Body Condition Score and Your Cow Herd

June, 2016
Christa L. Kirby, UF/IFAS Manatee County Extension, Palmetto

Body condition scoring (BCS) can be a very useful, economical, and telling tool to use with your beef cattle herd. Many people have heard of BCS but are not familiar with the process of how to evaluate the cattle to come up with an accurate score. BCS is a visual evaluation of the amount of fat or excess flesh an animal is carrying. It is not an evaluation of the weight of an animal. Proper BCS evaluation can be an asset to the ranch in easily evaluating the nutritional supplementation of the herd. The higher the nutritional content of the herd, the higher the BCS. Inversely, the lower nutritional content of the herd, the lower the BCS.

BCS is the least expensive management tool an owner, ranch manager, or worker has. There is no charge for the tool. The only expense is the time it takes to learn how to properly evaluate cattle. There are six locations that evaluators should look at when assigning a BCS. You should look for the amount of flesh or fat around the back, tail head, pins, hooks or hips, ribs, and in the brisket area. Breed types can influence the fat deposition pattern. Beginners can start evaluating cattle and placing them in one of three categories: thin, moderate, or fat. This is an easier assessment while you are learning how to assign actual BCS. After you are comfortable with those assessments, you can start practicing placing cattle in an actual BCS. Scores range between 1 and 9 with 1 being extremely thin and 9 being severely obese. Thin assessed cattle traditionally range in BCS from 1-3, moderate from 4-6, and fat from 4-9. BCS can be very subjective. When two or more individuals are evaluating the same animal, the scores should be no more than 1 point difference from one another. The most common BCS in Florida range from 3-6.  Pregnancy and hair length can influence the visual evaluation of BCS.

BCS vary throughout the year. Scores are traditionally the highest in mid to late summer and the lowest late winter to early spring. Visual changes in BCS should be gradual over a time period of 120 days, rather than a rapid change over 45 days. To assist in the slower and more gradual BCS loss, ranchers can begin their supplementation program earlier, prior to seeing a BCS loss. Lower BCS in late summer on a ranch can be an indicator of issues on the ranch, such as low forage quality, stocking rate, parasite control, or mineral supplementation. Producers who have issues with herd showing different BCS within groups may consider regrouping cattle based on BCS to more effectively supplement the individual herds. By doing so they will be able to increase the BCS prior to calving.

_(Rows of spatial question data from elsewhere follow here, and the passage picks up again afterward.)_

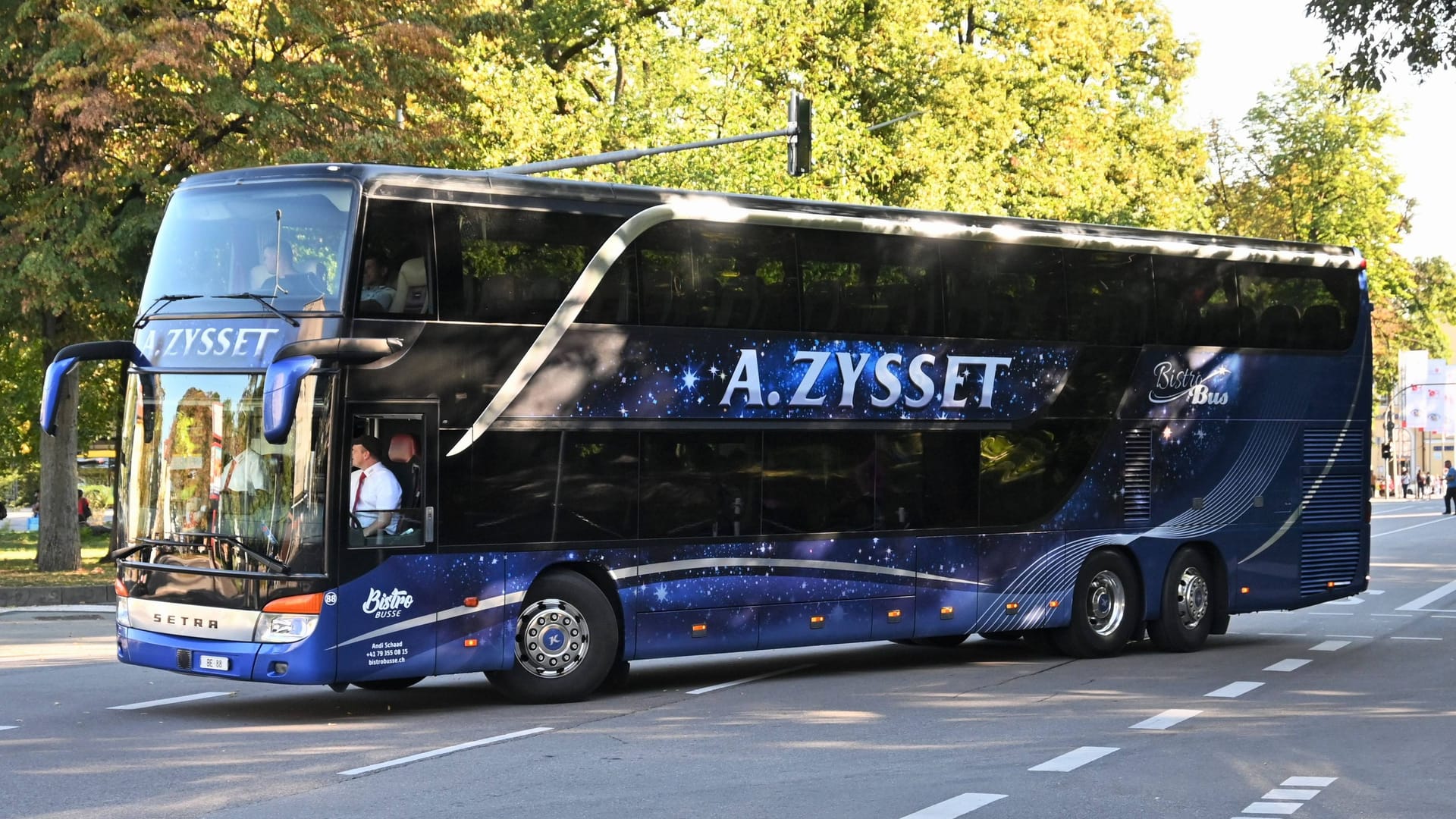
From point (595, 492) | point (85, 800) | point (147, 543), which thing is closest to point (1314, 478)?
point (595, 492)

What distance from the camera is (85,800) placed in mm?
9469

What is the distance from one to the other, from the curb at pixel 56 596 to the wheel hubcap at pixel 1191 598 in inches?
554

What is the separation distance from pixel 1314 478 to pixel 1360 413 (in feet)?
3.19

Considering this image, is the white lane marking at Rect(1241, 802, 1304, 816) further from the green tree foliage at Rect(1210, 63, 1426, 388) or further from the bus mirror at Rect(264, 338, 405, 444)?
the green tree foliage at Rect(1210, 63, 1426, 388)

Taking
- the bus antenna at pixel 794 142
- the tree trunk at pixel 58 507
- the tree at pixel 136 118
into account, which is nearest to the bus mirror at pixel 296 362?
the bus antenna at pixel 794 142

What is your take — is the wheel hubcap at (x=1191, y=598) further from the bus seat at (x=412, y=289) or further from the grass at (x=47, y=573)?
the grass at (x=47, y=573)

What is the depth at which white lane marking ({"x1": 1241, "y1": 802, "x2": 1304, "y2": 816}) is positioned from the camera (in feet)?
30.1

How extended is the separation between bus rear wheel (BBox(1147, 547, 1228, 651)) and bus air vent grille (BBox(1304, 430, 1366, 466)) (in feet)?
5.67

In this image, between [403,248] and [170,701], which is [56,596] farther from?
[403,248]

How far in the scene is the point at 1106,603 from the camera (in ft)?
58.8

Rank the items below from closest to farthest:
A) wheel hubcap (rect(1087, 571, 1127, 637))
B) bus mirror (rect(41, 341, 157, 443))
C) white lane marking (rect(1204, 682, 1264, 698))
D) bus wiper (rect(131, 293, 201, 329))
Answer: bus mirror (rect(41, 341, 157, 443))
bus wiper (rect(131, 293, 201, 329))
white lane marking (rect(1204, 682, 1264, 698))
wheel hubcap (rect(1087, 571, 1127, 637))

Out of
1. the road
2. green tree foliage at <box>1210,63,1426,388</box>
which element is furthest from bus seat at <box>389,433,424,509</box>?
green tree foliage at <box>1210,63,1426,388</box>

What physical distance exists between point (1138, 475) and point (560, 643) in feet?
21.9

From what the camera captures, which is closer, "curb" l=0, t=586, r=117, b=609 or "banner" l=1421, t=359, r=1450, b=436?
"curb" l=0, t=586, r=117, b=609
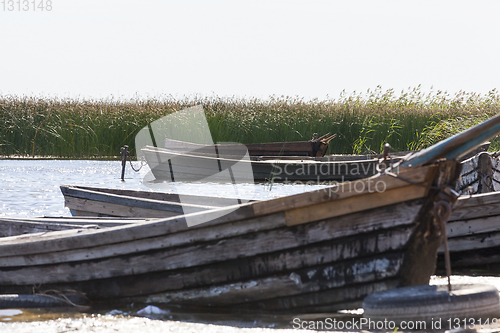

BCS has been proven to have an economic impact on the cow herd. A typical production cycle is to rebreed or breed in early spring and wean in late summer. BCS is directly related to reproductive efficiency, performance, and weaning weight. Studies have shown that as the BCS increases, so does the conception rate, calving rate, and weaning weight of calves, leading to higher profits.

Every herd is going to experience a time of nutritional restrictions. The important thing for a rancher to know is how to recognize when it occurs and how to correct the restriction. The longer the restriction occurs, the more opportunity is available for reducing the economic impact of the herd. The nutritional availability of a herd is directly correlated with herd performance. 


Hersom, M., Thrift, T., and Yelich, J. 2015. “Implications of Cow Body Condition Score on Productivity.” UF/IFAS EDIS Publication, no. AN319.